Ce n'est pas commun dans la BD francophone d'aborder le point de vue de l'ennemi et c'est peut-être plus vrai encore pour la deuxième guerre mondiale où l'ennemi s'est doublé de l'occupant et s'est triplé du génocidaire (et l'on sait maintenant depuis un moment que, contrairement à ce qui a été longtemps dit, la Wehrmacht a directement participé au massacre qui n'est pas que le fait de la SS et de ses supplétifs).
Ce n'est pas commun, et pourtant les éditions Paquet l'ont osé avec cette tétralogie d'
Olivier Speltens, ce qui n'est pas étonnant puisqu'ils ont aussi osé aborder la très délicate question du contingent français engagé dans la SS (avec "Berlin sera notre tombeau", un tome paru à ce jour.)
Et c'est bien d'oser ce genre de chose et de sortir des sentiers battus, tant il est vrai qu'on peut parfois avoir l'impression que tout a été fait en BD sur la deuxième guerre mondiale.

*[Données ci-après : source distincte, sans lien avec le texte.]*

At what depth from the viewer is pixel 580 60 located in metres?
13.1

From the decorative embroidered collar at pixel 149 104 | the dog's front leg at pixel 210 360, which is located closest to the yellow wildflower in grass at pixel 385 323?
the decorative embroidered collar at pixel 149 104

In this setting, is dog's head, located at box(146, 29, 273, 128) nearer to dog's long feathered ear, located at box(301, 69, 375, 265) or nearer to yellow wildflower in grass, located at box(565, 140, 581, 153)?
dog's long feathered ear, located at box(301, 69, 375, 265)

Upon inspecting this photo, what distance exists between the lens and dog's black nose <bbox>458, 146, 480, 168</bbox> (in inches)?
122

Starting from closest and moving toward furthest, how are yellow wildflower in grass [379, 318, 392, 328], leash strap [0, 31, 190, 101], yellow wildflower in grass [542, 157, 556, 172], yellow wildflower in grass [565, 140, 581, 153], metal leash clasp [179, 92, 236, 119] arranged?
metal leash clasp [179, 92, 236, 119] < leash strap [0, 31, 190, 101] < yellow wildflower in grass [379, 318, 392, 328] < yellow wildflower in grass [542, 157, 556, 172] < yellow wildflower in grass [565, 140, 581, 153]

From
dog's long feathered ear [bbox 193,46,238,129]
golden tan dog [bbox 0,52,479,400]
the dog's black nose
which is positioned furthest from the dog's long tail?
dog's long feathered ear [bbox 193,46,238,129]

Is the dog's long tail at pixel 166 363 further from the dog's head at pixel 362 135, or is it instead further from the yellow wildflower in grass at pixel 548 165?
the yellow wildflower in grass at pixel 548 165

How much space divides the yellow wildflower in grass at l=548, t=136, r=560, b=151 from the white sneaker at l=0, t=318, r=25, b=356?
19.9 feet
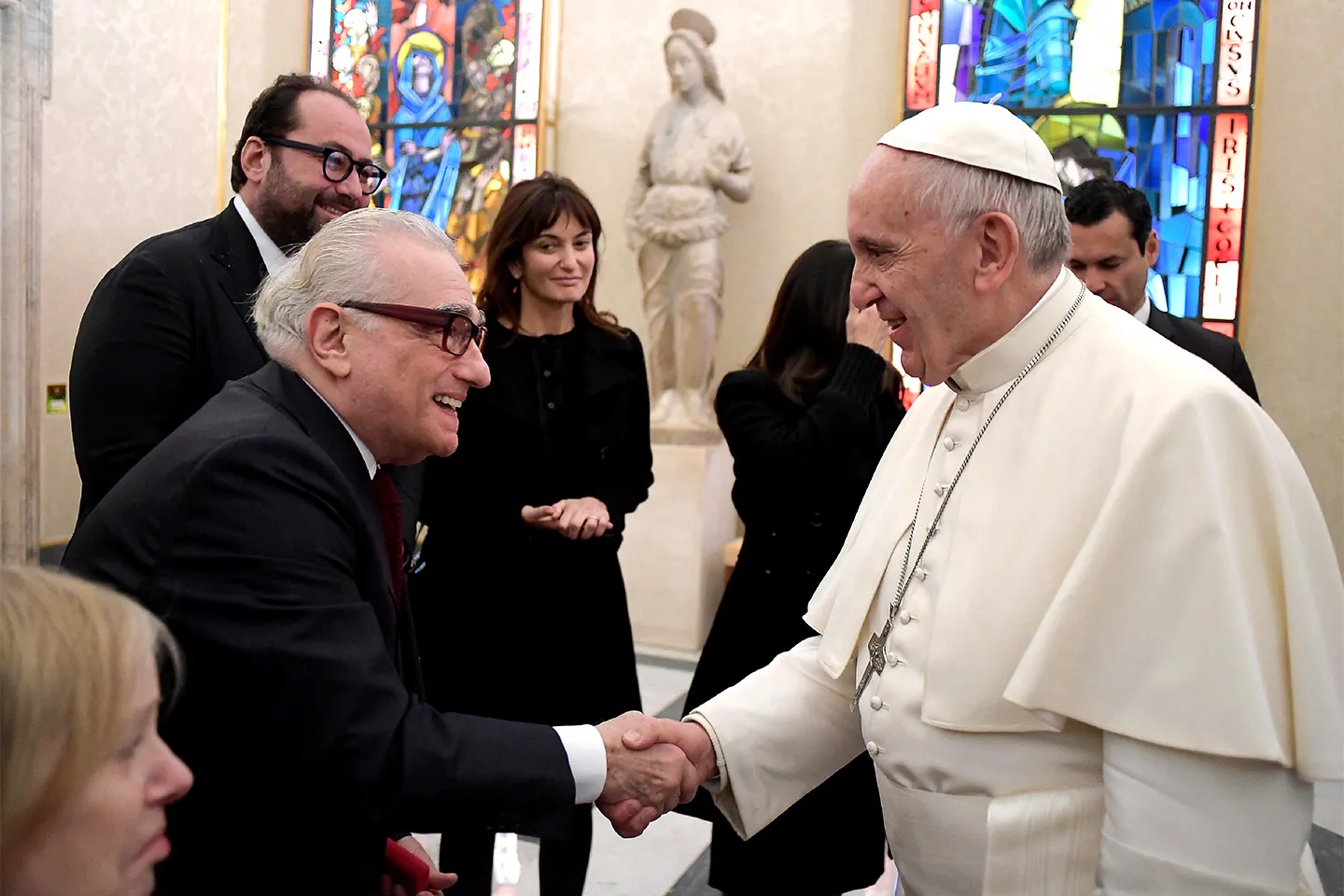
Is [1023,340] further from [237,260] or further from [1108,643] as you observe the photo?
[237,260]

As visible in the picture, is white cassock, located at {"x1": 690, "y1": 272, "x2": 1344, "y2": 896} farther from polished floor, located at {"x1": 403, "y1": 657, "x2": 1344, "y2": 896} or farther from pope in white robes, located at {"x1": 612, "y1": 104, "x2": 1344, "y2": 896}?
polished floor, located at {"x1": 403, "y1": 657, "x2": 1344, "y2": 896}

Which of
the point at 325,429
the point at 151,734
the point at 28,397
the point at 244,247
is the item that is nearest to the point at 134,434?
the point at 244,247

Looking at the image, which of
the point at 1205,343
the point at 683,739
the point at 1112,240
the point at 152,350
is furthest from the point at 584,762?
the point at 1205,343

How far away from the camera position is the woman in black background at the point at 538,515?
11.0 ft

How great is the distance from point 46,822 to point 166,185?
6729 millimetres

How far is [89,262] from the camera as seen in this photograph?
7117 millimetres

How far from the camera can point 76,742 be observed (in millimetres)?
1091

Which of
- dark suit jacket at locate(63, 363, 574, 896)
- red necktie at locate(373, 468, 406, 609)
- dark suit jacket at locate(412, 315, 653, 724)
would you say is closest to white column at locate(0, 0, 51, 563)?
dark suit jacket at locate(412, 315, 653, 724)

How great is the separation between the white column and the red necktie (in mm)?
5101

Ils peuvent d'autant mieux se le permettre qu'ils le font très bien : pas d'équivoque ni de compromission, pas l'ombre d'une tentative de révisionnisme. Comme vingt-cinq ans plus tôt, on a affaire à des pauvres types, très jeunes, qui espèrent que la guerre sera courte et victorieuse, et qui ne peuvent que mesurer les dégâts une fois sur place : un interminable cauchemar, meurtrier et déshumanisant.
Et voici que nos quelques recrues, sévèrement rossées par le général Hiver Russe (comme une certaine Grande Armée 130 ans plus tôt), arrivent au front déjà plus mortes que vives, quasi sans avoir encore vu un seul "Ivan" (gageons que cela viendra !), après un voyage plutôt givrant.
Rendons grâce ici au trait et aux couleurs choisies, dans les tons bleus et crépusculaires, qui expriment terriblement bien le calvaire de l'urine qui gèle à l'intérieur même de votre vessie, les nuits sans dormir pour ne pas se transformer en bloc de glace, le désespoir qui se fraie un chemin insidieux dans votre esprit.
Sans doute n'y a-t-il pas de meilleure manière d'exprimer la folie hitlérienne que de mettre en scène ces gamins martyrisés par les éléments, comme l'exprime d'ailleurs fort bien ce soldat qui se met à hurler lorsqu'il apprend la chute de Stalingrad et la mort probable de son fils.